§ Dataset:
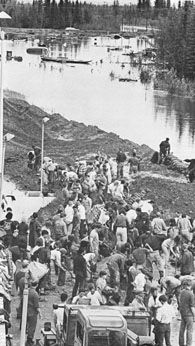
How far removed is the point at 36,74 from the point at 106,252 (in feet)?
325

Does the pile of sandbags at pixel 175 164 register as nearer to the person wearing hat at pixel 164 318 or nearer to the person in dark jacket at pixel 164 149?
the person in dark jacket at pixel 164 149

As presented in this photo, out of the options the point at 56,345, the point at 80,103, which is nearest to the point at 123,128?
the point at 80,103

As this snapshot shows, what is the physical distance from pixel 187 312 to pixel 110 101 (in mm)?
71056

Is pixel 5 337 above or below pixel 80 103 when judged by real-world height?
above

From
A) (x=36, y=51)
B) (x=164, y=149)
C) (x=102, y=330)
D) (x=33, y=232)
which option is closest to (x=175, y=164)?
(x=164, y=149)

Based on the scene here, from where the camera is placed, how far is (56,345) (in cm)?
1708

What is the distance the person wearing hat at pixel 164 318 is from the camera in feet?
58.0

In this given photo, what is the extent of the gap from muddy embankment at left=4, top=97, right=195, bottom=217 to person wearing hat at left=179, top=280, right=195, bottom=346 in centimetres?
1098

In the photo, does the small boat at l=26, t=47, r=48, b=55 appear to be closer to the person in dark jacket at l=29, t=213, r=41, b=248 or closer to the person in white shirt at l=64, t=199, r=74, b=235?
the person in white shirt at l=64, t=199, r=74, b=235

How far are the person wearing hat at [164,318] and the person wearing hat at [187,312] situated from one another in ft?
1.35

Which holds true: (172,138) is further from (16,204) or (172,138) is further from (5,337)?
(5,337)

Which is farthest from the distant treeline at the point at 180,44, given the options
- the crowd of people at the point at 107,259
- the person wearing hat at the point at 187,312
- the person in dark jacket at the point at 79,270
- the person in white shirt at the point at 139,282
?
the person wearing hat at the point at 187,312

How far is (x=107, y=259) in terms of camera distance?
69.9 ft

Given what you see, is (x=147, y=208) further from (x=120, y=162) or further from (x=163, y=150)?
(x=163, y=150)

* * *

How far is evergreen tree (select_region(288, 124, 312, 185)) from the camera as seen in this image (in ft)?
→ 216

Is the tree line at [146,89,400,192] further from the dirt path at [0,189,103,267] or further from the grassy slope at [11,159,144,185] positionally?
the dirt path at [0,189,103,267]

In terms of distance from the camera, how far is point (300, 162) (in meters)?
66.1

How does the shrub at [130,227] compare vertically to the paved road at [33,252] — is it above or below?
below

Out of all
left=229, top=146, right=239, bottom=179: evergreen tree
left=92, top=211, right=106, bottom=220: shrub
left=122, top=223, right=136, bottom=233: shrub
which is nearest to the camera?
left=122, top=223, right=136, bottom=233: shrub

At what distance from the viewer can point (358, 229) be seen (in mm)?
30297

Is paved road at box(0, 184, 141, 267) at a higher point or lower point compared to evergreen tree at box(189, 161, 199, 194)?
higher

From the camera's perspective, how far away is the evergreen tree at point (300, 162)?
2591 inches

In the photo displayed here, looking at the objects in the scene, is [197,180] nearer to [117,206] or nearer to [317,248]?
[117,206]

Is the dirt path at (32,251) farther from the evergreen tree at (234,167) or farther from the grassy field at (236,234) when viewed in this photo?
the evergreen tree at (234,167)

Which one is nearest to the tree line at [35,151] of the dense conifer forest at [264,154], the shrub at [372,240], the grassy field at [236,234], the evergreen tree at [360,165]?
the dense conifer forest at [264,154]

--

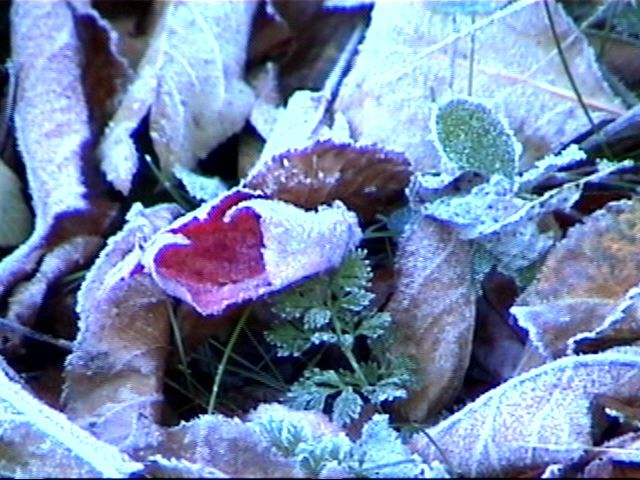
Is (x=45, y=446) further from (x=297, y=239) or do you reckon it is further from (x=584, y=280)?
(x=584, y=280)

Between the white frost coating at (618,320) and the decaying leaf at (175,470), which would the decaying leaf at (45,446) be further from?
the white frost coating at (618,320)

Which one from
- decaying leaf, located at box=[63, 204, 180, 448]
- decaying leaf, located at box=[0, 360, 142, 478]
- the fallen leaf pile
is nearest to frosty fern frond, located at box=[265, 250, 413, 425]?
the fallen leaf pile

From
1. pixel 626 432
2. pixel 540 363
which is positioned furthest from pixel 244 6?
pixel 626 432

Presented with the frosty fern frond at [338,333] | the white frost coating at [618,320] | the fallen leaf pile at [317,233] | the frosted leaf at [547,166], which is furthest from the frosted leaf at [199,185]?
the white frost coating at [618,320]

§ What the task asks:
Report each line of the records that contains the word "nearer".

§ Task result:
Does the pile of sandbags at pixel 175 164 register as nearer to the person wearing hat at pixel 164 318 or nearer to the person in dark jacket at pixel 164 149?
In the photo displayed here, looking at the objects in the scene, is [197,180] nearer to [117,206] or nearer to [317,248]?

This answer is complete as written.